Our sleep findings differ from the literature, likely due to the heterogeneity of our participant population and modest sample size to evaluate the association Other studies of sleep and heat have focused primarily on older adults. A study of sleep quality among elderly participants in Shanghai, China, found that increased air temperature was correlated with decreased sleep efficiency and time asleep [43]. In a Northeastern US study of indoor temperatures and health in a cohort of older adults, researchers reported more disrupted sleep and increased heart rates at higher indoor temperatures [44].

Studies of personal heat exposure also use a range of study designs and temperature exposure metrics, which limits comparability between results. Some studies that characterize exposures using personal temperature measurements collect data for a week or shorter, or in occupational settings, which differ greatly from residential settings not only in temperature extremes but also in participant’s ability to control their surroundings [7, 8, 45,46,47]. Research examining correlations between personal, indoor, and ambient temperature metrics found a wide range of correlation coefficients (R2 from 0.21 to 0.39 for personal-ambient, 0.4 for indoor-ambient, highlighting the importance of estimating exposure in micro-environments and the importance of seasonality in correlation strength [48, 49]. In this study the correlation between personal and ambient temperature was lower (R2 = 0.14), as was the correlation between indoor and ambient temperatures (R2 = 0.13). A recent study found that time spent outside and income were more closely correlated with personal heat exposure than regional weather station observations [50]. This same study suggested standardizing temperature exposure metrics in order to better characterize exposure as well as compare exposure measurements across studies.

Conclusions

Mixed research methods provide a mechanism to capture rich contextualized data on heat exposures and adaptation practices, even in studies with small sample sizes. Personal-level behavior, residential characteristics, and daily activity patterns dictate exposures and influence resultant health outcomes and may not be adequately estimated using ambient monitoring or survey data alone.

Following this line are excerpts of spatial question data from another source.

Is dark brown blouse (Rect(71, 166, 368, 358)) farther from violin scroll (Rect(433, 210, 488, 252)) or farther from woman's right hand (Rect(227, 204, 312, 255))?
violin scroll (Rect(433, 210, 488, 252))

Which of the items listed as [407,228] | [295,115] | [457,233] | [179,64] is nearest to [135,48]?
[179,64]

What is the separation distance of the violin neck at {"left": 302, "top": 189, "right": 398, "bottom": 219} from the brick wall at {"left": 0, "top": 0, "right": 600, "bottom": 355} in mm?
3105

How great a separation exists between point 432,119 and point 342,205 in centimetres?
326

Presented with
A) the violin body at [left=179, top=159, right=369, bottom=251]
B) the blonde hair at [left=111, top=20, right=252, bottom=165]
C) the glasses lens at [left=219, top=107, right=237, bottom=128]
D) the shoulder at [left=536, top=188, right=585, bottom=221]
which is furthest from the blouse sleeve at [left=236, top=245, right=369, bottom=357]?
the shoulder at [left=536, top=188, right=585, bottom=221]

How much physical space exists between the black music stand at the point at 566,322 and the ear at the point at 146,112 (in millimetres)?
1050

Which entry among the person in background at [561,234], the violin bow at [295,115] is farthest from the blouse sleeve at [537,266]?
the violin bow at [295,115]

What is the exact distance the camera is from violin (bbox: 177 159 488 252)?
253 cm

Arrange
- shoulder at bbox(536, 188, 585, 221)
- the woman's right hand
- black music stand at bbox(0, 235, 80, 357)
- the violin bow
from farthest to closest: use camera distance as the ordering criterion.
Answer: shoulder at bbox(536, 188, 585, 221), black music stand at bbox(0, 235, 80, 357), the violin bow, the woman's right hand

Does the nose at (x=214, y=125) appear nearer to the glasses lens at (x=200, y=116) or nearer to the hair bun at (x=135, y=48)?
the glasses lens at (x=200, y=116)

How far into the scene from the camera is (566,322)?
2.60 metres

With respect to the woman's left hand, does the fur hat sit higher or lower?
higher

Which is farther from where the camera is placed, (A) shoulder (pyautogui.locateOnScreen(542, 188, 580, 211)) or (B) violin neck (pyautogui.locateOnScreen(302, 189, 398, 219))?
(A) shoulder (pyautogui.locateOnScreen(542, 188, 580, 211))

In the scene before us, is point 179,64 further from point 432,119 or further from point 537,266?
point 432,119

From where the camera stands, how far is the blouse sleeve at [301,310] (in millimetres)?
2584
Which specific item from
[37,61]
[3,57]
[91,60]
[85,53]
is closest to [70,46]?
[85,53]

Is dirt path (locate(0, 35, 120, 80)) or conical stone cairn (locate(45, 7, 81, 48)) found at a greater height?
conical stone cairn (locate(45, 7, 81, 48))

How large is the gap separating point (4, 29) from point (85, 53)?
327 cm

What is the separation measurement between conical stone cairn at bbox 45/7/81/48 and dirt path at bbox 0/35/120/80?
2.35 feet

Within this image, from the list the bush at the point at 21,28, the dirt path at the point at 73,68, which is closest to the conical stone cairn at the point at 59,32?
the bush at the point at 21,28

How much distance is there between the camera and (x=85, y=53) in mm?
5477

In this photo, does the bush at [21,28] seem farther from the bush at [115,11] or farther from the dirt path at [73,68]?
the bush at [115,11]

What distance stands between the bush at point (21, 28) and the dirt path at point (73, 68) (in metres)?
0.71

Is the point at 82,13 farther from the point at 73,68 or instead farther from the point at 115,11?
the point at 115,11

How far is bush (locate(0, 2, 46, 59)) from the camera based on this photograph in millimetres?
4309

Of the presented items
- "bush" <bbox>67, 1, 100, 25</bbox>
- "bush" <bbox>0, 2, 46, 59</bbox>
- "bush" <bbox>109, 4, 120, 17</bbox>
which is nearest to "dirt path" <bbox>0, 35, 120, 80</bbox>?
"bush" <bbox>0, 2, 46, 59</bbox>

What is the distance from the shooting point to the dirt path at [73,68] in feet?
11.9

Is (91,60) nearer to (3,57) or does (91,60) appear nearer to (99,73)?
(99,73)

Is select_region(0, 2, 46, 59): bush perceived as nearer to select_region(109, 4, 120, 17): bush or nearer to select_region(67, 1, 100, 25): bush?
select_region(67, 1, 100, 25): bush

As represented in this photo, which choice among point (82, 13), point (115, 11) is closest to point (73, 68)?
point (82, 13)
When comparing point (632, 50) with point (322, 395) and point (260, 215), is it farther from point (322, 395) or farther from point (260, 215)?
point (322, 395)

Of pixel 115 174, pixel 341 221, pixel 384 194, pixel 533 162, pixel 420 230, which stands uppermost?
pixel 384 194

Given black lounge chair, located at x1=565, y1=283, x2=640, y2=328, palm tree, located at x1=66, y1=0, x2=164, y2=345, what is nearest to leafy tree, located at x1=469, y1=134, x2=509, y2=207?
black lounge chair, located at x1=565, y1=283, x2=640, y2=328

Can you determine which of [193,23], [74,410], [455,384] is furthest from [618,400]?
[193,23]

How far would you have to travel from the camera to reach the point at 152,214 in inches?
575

Furthermore, understanding the current patterns of use and efficacy of current adaptation practices, e.g., AC units, provides opportunity to build and improve on existing interventions, both from a quantitative perspective (e.g., a more effective unit), and qualitative (e.g., providing a subsidy to offset high electricity costs during hot days, as identified by survey results). It is often the communities most vulnerable to heat exposures for whom data collection is most challenging; and thus, for which tailored resiliency interventions, characterized using mixed methods, can be most beneficial.